● TASK TO CARRY OUT
Carry on the text on nonhomogeneous linear systems, picking up right after its last sentence.

# Nonhomogeneous Linear Systems

Author: John J Weber III, PhD Corresponding Textbook Sections:

• Section 9.4 – Differential Operators and the Elimination Method for Systems
• Section 9.4 -- Linear Systems in Nominal Form
• Section 9.5 -- Homogeneous Linear Systems with Constant Coefficients
• Section 9.6 -- Complex Eigenvalues
• Section 9.5 -- Nonhomogeneous Linear Systems with Constant Coefficients

## Expected Educational Results

• Objective 18–1: I can non-homogeneous linear systems using eigenvalues and eigenvectors.

## Nonhomogeneous Linear Systems

### Normal Form of a System of $n$ Linear DEs

$\pmb{x}^{\,\prime}(t)=\pmb{A}(t)\pmb{x}(t)+\pmb{f}(t)$

where $\displaystyle \pmb{x}(t)=\left[ \begin{array}{c} x_1(t) \\ x_2(t) \\ \vdots \\ x_n(t) \end{array} \right]$,

$\displaystyle \pmb{f}(t)=\left[ \begin{array}{c} f_1(t) \\ f_2(t) \\ \vdots \\ f_n(t) \end{array} \right]$, and

$\displaystyle \pmb{A}(t)=\left[a_{ij}\right]$ is an $n\times n$ matrix.

NOTE: Lowercase variables in boldface are vectors; uppercase variables in boldface are matrices.

● RECORDS SHOWN
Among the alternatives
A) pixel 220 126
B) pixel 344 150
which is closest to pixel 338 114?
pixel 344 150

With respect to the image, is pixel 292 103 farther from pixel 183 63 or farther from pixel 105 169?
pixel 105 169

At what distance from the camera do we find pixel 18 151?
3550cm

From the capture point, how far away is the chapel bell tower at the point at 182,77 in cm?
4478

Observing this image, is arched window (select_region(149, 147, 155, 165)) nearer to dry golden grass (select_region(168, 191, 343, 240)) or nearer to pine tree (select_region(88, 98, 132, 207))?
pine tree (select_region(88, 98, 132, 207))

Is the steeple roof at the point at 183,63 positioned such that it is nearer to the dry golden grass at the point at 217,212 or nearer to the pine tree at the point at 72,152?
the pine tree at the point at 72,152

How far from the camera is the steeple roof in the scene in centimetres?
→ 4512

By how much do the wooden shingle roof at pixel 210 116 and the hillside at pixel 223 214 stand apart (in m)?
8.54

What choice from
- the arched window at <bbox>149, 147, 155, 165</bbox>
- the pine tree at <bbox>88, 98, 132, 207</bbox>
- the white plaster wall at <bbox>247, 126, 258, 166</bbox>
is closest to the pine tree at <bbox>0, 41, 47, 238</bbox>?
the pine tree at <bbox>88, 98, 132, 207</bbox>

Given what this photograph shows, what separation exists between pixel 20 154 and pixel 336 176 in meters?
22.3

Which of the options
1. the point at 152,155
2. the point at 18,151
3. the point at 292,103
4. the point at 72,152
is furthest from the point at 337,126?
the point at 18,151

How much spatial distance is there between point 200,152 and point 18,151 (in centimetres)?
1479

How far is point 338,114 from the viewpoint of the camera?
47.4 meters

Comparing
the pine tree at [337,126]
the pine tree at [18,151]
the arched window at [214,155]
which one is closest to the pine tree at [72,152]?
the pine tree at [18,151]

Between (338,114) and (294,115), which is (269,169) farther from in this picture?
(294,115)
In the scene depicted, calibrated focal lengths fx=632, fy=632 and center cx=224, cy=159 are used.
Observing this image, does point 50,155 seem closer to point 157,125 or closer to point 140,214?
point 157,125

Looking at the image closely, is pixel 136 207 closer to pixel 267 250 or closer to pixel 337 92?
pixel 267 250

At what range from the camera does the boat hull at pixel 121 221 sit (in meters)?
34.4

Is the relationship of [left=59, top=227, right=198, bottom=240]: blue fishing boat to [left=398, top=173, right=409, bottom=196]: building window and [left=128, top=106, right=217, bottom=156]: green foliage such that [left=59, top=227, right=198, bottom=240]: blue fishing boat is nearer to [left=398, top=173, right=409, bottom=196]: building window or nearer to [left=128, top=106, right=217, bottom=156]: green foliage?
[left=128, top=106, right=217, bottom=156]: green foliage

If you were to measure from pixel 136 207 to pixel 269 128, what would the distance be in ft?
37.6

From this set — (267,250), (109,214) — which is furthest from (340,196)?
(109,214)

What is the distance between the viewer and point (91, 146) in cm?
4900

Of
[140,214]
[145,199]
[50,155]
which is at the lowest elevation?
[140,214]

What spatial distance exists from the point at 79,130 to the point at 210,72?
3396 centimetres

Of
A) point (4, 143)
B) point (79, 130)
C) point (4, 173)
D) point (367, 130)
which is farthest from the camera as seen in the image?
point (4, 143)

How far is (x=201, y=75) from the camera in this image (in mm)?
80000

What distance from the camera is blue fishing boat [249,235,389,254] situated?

● EXPECTED ANSWER
### Normal Form of a Nonhomogenous System of $n$ Linear DEs with Constant Coefficients

where $a_{ij}$ are all constants, $\pmb{f}(t)\ne\pmb{0}$, and $f_i(t)$ are polynomials, exponential functions, sines and cosines, sums and products of these functions.

#### Undetermined Coefficients

##### Particular Solution

Example 01:

Solve the following system of DEs.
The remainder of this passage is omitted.